**STATED GOAL:**
Turn the lines below into a JSON list of strings, with one string per line and blank lines dropped. Start with the first line and stop after the line that has "19.0 inches", leaving out the pictures.
((
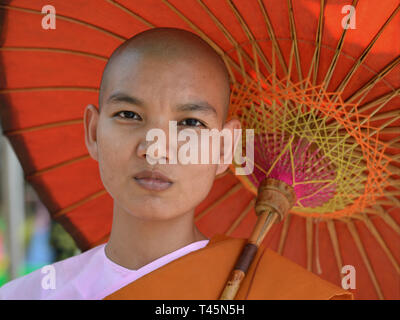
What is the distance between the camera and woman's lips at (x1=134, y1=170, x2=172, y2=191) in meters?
1.73

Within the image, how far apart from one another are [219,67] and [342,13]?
19.0 inches

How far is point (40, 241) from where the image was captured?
7234 mm

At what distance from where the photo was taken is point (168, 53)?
1.84 metres

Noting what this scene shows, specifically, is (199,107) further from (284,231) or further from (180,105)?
(284,231)

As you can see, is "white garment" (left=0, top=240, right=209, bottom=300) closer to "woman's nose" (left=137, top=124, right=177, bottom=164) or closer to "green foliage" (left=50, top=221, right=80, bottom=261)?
"woman's nose" (left=137, top=124, right=177, bottom=164)

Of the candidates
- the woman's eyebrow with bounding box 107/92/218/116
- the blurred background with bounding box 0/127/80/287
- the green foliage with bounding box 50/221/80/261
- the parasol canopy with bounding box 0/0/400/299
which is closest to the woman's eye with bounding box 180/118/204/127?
the woman's eyebrow with bounding box 107/92/218/116

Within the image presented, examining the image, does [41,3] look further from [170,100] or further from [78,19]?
[170,100]

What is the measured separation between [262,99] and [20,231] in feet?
14.6

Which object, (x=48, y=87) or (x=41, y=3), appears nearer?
(x=41, y=3)

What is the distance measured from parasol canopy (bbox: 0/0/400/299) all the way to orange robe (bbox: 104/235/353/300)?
52cm

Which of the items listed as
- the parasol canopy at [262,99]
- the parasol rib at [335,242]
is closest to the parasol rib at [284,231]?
the parasol canopy at [262,99]

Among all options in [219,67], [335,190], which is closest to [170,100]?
[219,67]

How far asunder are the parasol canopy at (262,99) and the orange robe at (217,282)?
0.52m

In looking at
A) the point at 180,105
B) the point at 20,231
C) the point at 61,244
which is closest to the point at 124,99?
the point at 180,105
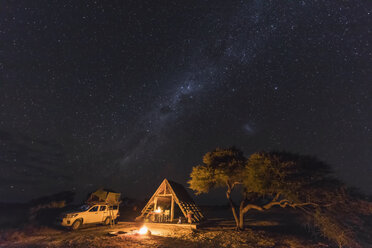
))
**WRITTEN REPLY:**
[
  "What is the distance between the camera and woman's lips at (x1=134, y1=170, x2=172, y2=191) in meters?",
  "1.73",
  "Within the image, how far apart from one another are [219,67] and [342,13]?",
  "19.0 inches"
]